§ **TASK TO CARRY OUT**
Write the listing out again word for word. Pictures do not belong in the copy.

§ **DATA EXTRACT**
==================================================

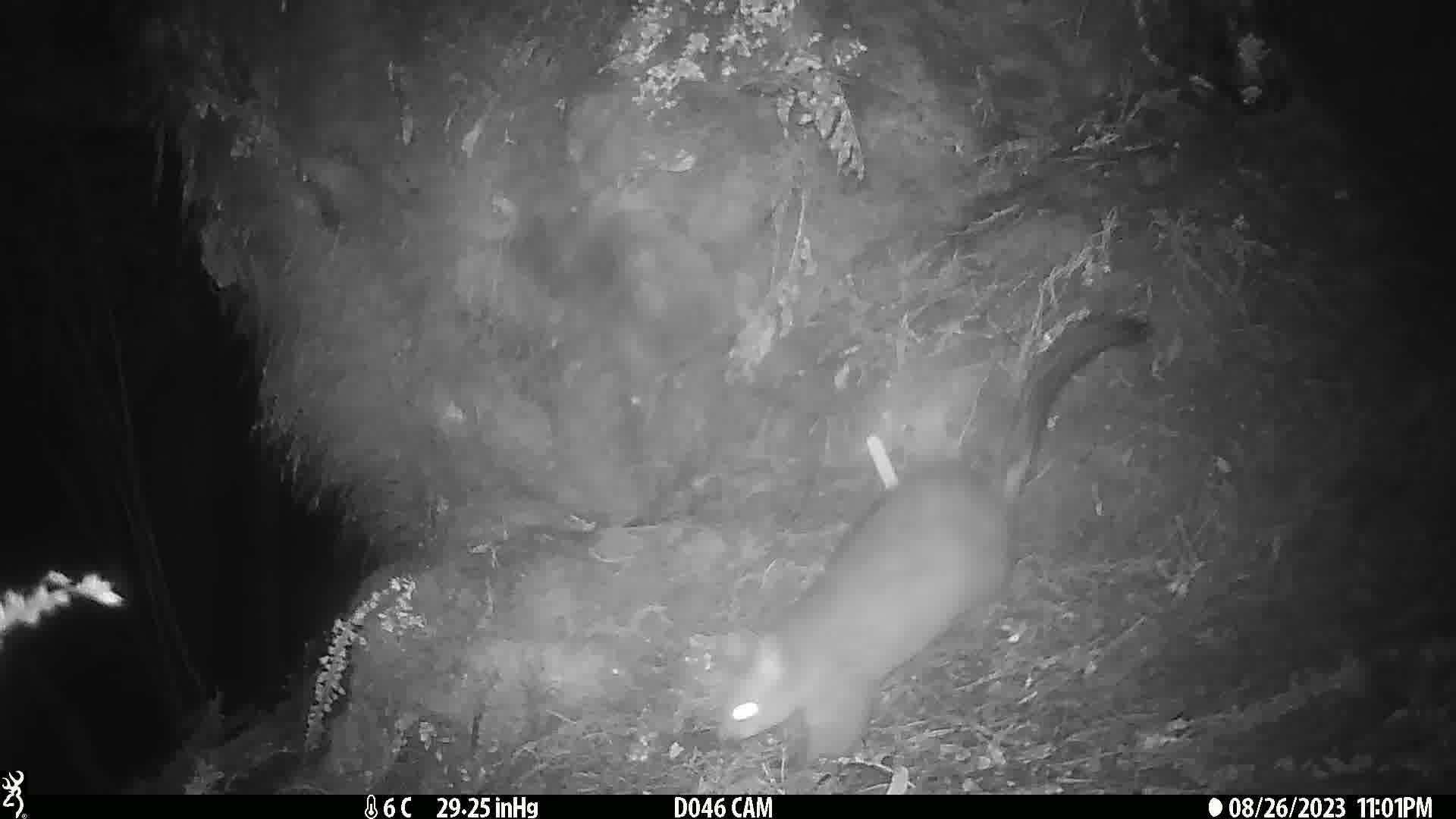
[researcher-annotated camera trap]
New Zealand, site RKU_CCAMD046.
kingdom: Animalia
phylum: Chordata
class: Mammalia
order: Diprotodontia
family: Phalangeridae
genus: Trichosurus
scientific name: Trichosurus vulpecula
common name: common brushtail possum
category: possum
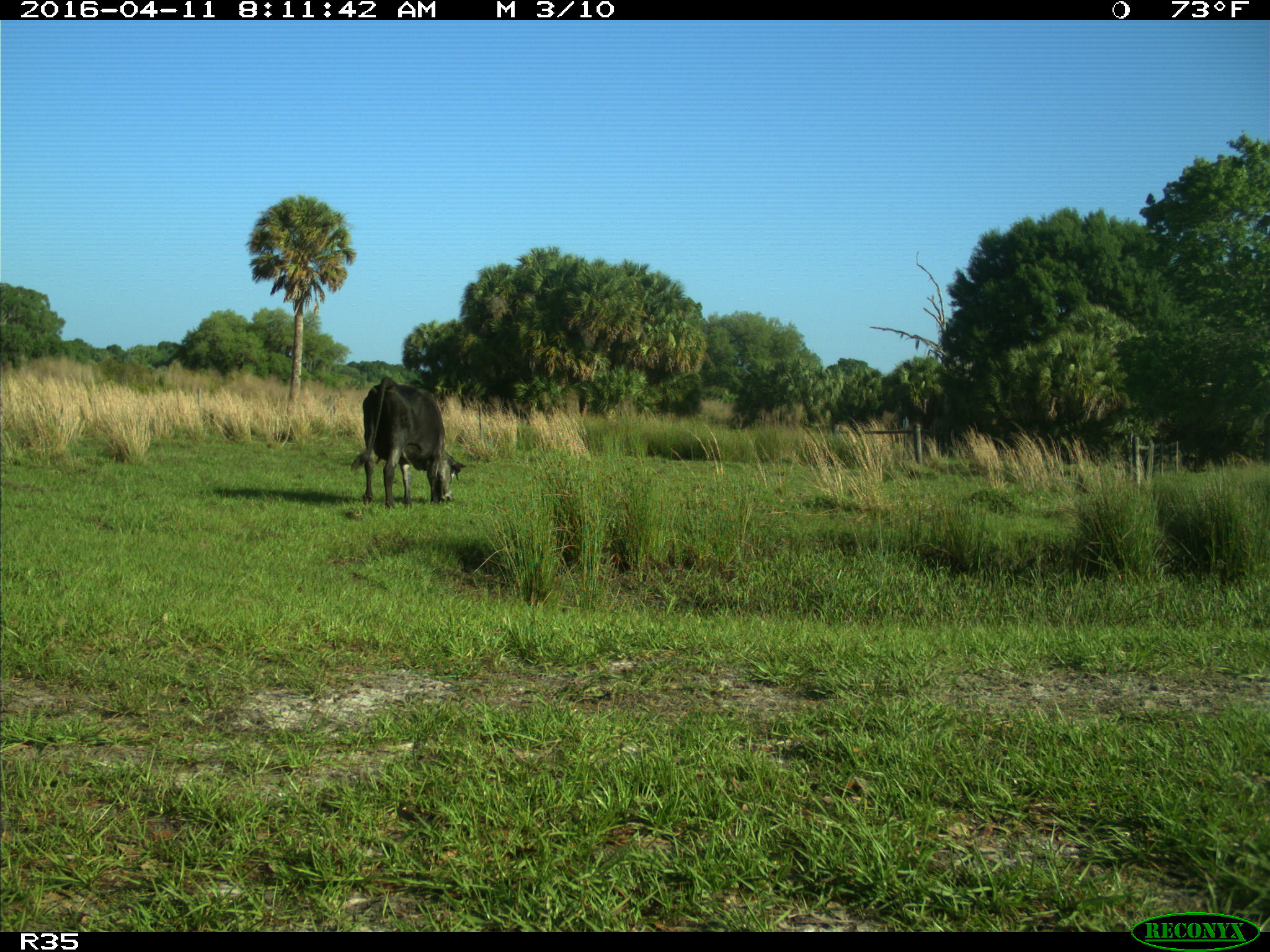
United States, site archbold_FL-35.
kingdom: Animalia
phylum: Chordata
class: Mammalia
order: Artiodactyla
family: Bovidae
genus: Bos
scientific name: Bos taurus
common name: domestic cow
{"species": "Bos taurus (domestic cow)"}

==================================================

§ **YOUR SOLUTION**
[researcher-annotated camera trap]
New Zealand, site RKU_CCAMD046.
kingdom: Animalia
phylum: Chordata
class: Mammalia
order: Diprotodontia
family: Phalangeridae
genus: Trichosurus
scientific name: Trichosurus vulpecula
common name: common brushtail possum
category: possum
United States, site archbold_FL-35.
kingdom: Animalia
phylum: Chordata
class: Mammalia
order: Artiodactyla
family: Bovidae
genus: Bos
scientific name: Bos taurus
common name: domestic cow
{"species": "Bos taurus (domestic cow)"}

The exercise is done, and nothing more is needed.